Nesa sedang membalik-balik kumpulan sajak Hap! Andi Gunawan.
" Aku tak pandai sendiri. Aku ganjil yang ingin tergenapi.", Nesa membaca pelan salah satu halaman.
"Mas Andi Gunawan tuh parah pisan lah.", komentar Manda setelah ia meneguk habis isi gelasnya.
Mand ayang tadi hanya diam dan mengangguk-angguk kecil kemudian membaca kutipan sajak yang tertulis di cover bagian belakang,"Kau patahkan hatiku berkali-kali dan aku tak mengapa. Hatiku ekor cicak.", Nesa kemudian mengangguk-angguk lagi.
"Aan Mansyur juga bagus banget, Ness.", ujar Manda penuh rasa kagum.
"Gimana Bang Erik? Lo baik-baik aja kan?", tanya Nesa tiba-tiba setelah ia menyimpan kembali buku tadi ke rak buku Manda dan melihat-lihat buku lain yang tersusun rapi.

Deg!
Nesa tau dari mana?!

Karena merasa tak mendapat jawaban, Nesa memalingkan pandangannya pada Manda yang terlihat kaget.
"Indra ngga pernah kasi tau, gue tau sendiri.", jawab Nesa menenangkan Manda yang seolah bertanya lewat matanya 'Indra ngasih tau ya?!'
"Eee, ya gitu deh Nes.
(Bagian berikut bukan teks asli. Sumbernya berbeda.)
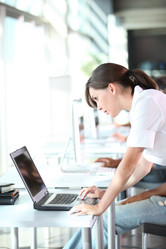 Similar image 8219301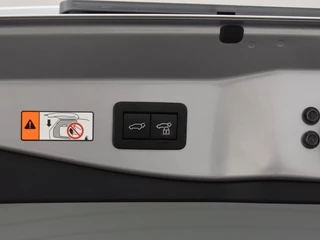 Toyota C-HR - afbeelding nr 15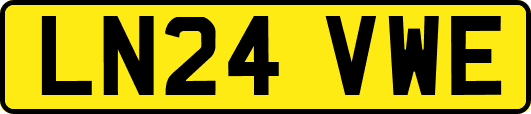 LN24VWE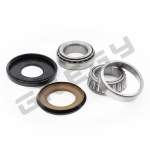 Sada ložísk a gufier krku riadenia KTM / HUSQVARNA 23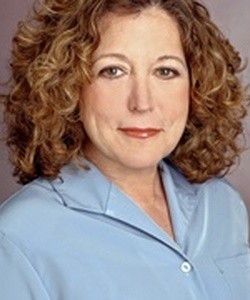 Toni Colella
Tadi pas turun angkot ketemu, doi sama cewe barunya.", jawab Manda lemah sambil menutup jendela kamarnya.
"Kadang lucu ya Man, soalan hati itu lucu menurut gue. Kadang kita terlalu asik memperhatikan orang yang sama sekali ngga pernah notice kita, tanpa tau kalau sebenernya ada orang yang pengen kita notice kalau dia ada.", ujar Nesa sambil berjalan meninggalkan Manda. Kata-kata Nesa barusan seakan menusuk Manda di titik yang tepat.

Sebenarnya Manda sudah lelah karena Erik yang tidak kunjung sadar. Ada ratusan bisikannya pada dirinya sendiri supaya ia mulai berhenti tentang perasaannya pada Erik, tapi ada satu suara yang selalu membuatnya tidak bisa melupakan Erik.
Mungkin ini masalah waktu. Itu selalu menjadi alasan Manda ketika ia ingat sudah berapa lama ia membusuk menyimpan perasaannya kepada kakak sepupu Fani itu.
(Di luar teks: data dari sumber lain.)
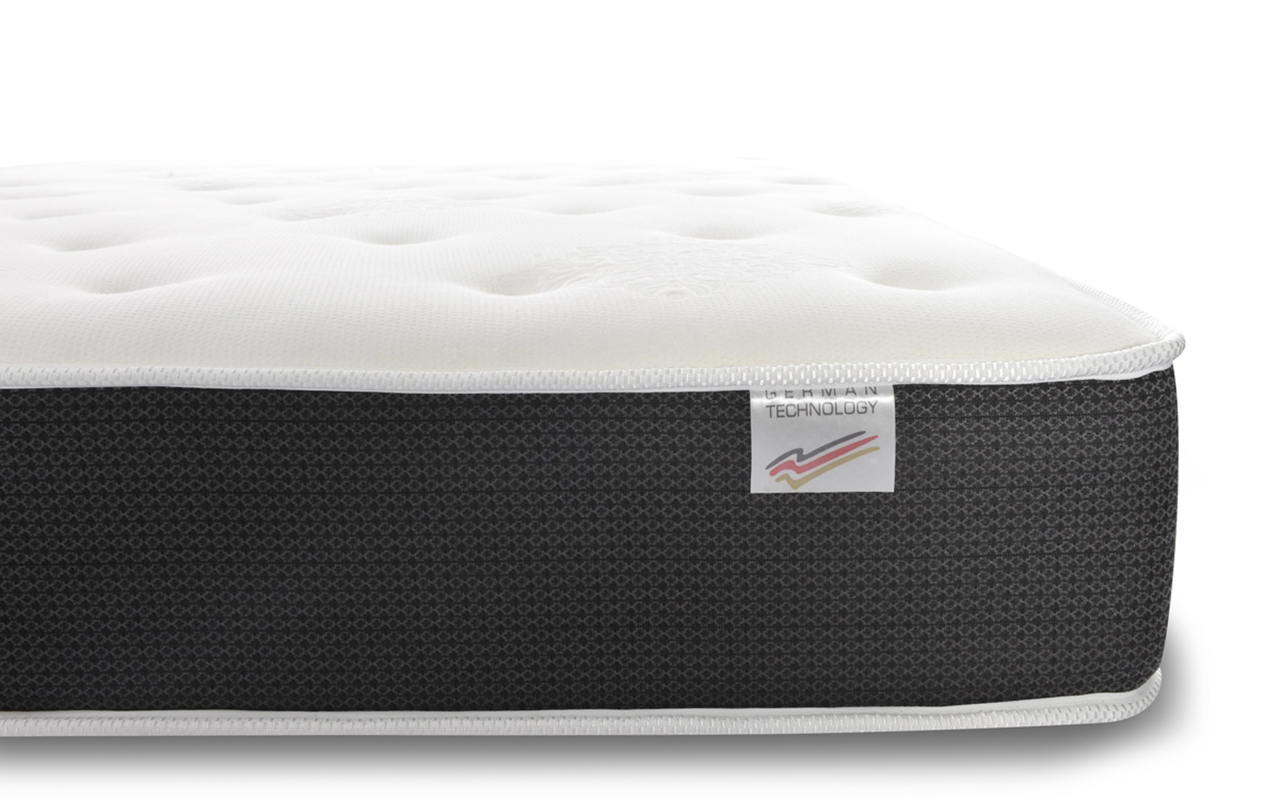 Evita Symbio Action Relax фото 8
Jam sebelas malam, dan tak seperti biasanya lampu kamar Manda masih menyala. Sebenarnya ia sudah akan tidur jam sepuluh tadi, tapi entah kenapa sampai sekarang ia tak kunjung tertidur. Merasa kesal dan mendengar lantai bawah ribut-ribut, jadilah ia bergegas.

"Ada apa si?", tanya Manda ketika melihat Nesa, Indra dan Sam yang duduk berjejer di depan tivi ruang tamu.
"Man, sini duduk. Kita nungguin Dunia Lain.", jawab Sam sambil menepuk-nepuk spot kosong di sebelahnya yang kemudian di isi oleh Manda.

Tak lama Manda duduk, belum tiga puluh menit kemudian ia tiba-tiba merasa mengantuk.
"Man, udah pergi aja.", sapa Indra.
"Iya nih, ngantuk. Padahal tadi engga. Gue duluan.", pamit Manda.

Ia menaiki tangga satu persatu, langkahnya gontai. Kenapa tiba-tiba ia merasa lemas begini, padahal tadi ia baik-baik saja. Dengan malas ia membuka pintu, sebelum ia masuk, entah mengapa Manda mengedarkan pandangannya pada rumah yang berada di depan kontrakannya. Sudah hapir dua bulan rumah itu kosong, sebelumnya ada beberapa masiswa yang mengontrak di situ. Ketika Manda hendak masuk, ia yakin seyakin-yakinnya kalau barusan ia melihat sosok perempuan berbaju putih, berambut panjang meloncat di atas genteng rumah dengan gaya bangunan delapan puluhan ini.

Astagfirullah. Ini fix bukan salah liat lagiii. Jerit Manda dan langsung ia berlari membiarkan pintu terbuka begitu saja.